§ Instructions to follow
Recast the lines below as a Markdown table with the columns Row and Line, numbering each row and skipping blank lines. Leave the pictures out.

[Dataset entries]
▬▬▬▬▬▬

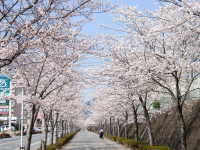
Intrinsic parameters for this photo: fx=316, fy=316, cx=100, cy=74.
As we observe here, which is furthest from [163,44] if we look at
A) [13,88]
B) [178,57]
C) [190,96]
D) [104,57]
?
[190,96]

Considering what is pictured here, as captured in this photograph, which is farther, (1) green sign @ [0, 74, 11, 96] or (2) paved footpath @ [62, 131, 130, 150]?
(2) paved footpath @ [62, 131, 130, 150]

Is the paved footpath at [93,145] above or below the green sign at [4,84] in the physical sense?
below

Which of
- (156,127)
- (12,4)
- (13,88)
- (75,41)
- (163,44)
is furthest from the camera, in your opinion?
(156,127)

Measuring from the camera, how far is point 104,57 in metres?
13.3

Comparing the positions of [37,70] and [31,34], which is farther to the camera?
[37,70]

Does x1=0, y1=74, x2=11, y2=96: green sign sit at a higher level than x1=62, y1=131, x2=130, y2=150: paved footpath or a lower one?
higher

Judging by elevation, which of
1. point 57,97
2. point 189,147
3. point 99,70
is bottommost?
point 189,147

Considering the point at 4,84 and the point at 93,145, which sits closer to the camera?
the point at 4,84

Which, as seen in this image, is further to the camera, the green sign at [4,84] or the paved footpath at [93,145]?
the paved footpath at [93,145]

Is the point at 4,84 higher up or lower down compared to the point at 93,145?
higher up

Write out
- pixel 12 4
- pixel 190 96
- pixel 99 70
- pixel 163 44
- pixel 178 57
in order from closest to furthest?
pixel 12 4 < pixel 178 57 < pixel 163 44 < pixel 99 70 < pixel 190 96

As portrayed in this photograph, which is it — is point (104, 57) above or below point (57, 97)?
above

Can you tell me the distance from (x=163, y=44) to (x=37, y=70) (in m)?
4.85

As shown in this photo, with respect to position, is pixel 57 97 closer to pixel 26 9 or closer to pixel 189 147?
pixel 189 147
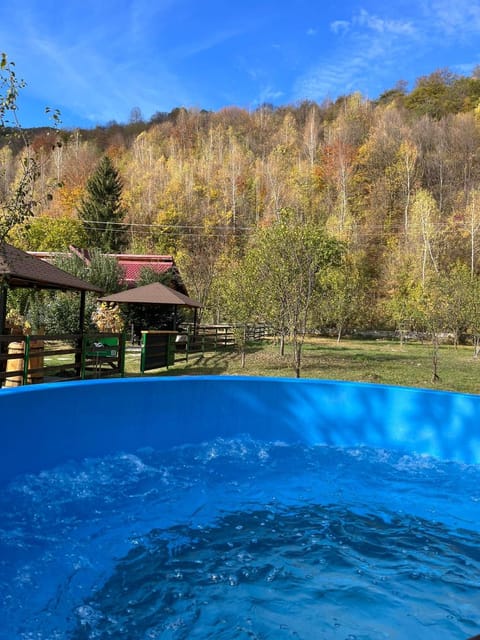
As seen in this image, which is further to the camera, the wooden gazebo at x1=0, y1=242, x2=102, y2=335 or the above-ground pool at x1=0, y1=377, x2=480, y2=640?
the wooden gazebo at x1=0, y1=242, x2=102, y2=335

▬▬▬▬▬▬

§ Answer to this task
| Row | Line |
|---|---|
| 1 | Intrinsic parameters for this photo: fx=316, fy=316, cx=100, cy=74. |
| 2 | As we observe here, which is furthest from [163,44] if we look at |
| 3 | A) [13,88] |
| 4 | B) [178,57] |
| 5 | C) [190,96] |
| 6 | D) [104,57] |
| 7 | ? |
| 8 | [190,96] |
| 9 | Considering what is pictured here, as captured in this photograph, which is farther, (1) green sign @ [0, 74, 11, 96] or (2) paved footpath @ [62, 131, 130, 150]? |
| 10 | (2) paved footpath @ [62, 131, 130, 150] |
| 11 | Is the paved footpath at [93,145] above or below the green sign at [4,84] in the physical sense? |
| 12 | below |
| 13 | Which of |
| 14 | - (156,127) |
| 15 | - (12,4) |
| 16 | - (13,88) |
| 17 | - (75,41) |
| 18 | - (163,44) |
| 19 | is furthest from the camera, in your opinion? |
| 20 | (156,127) |
| 21 | Measuring from the camera, how far is point 104,57 in metres? |
| 22 | 13.3 |
| 23 | Comparing the positions of [37,70] and [31,34], which is farther to the camera? |
| 24 | [37,70] |
| 25 | Does x1=0, y1=74, x2=11, y2=96: green sign sit at a higher level than x1=62, y1=131, x2=130, y2=150: paved footpath or a lower one? |
| 26 | higher |
| 27 | Judging by elevation, which of |
| 28 | 1. point 57,97 |
| 29 | 2. point 189,147 |
| 30 | 3. point 99,70 |
| 31 | is bottommost? |
| 32 | point 189,147 |
| 33 | Considering the point at 4,84 and the point at 93,145, which sits closer to the camera? |
| 34 | the point at 4,84 |
| 35 | Which, as seen in this image, is further to the camera, the green sign at [4,84] or the paved footpath at [93,145]? |
| 36 | the paved footpath at [93,145] |
| 37 | Is the point at 4,84 higher up or lower down compared to the point at 93,145? |
| 38 | higher up |
| 39 | Write out |
| 40 | - pixel 12 4 |
| 41 | - pixel 190 96 |
| 42 | - pixel 99 70 |
| 43 | - pixel 163 44 |
| 44 | - pixel 178 57 |
| 45 | in order from closest to furthest? |
| 46 | pixel 12 4 < pixel 178 57 < pixel 163 44 < pixel 99 70 < pixel 190 96 |
| 47 | As portrayed in this photograph, which is it — is point (104, 57) above or below point (57, 97)? |
| 48 | above |
| 49 | Can you tell me the distance from (x=163, y=44) to (x=37, y=70) (in m)? |
| 50 | 4.85 |
| 51 | As shown in this photo, with respect to position, is pixel 57 97 closer to pixel 26 9 or closer to pixel 189 147? |
| 52 | pixel 189 147 |
| 53 | As seen in this image, which is further to the camera, the wooden gazebo at x1=0, y1=242, x2=102, y2=335 or the above-ground pool at x1=0, y1=377, x2=480, y2=640? |
| 54 | the wooden gazebo at x1=0, y1=242, x2=102, y2=335 |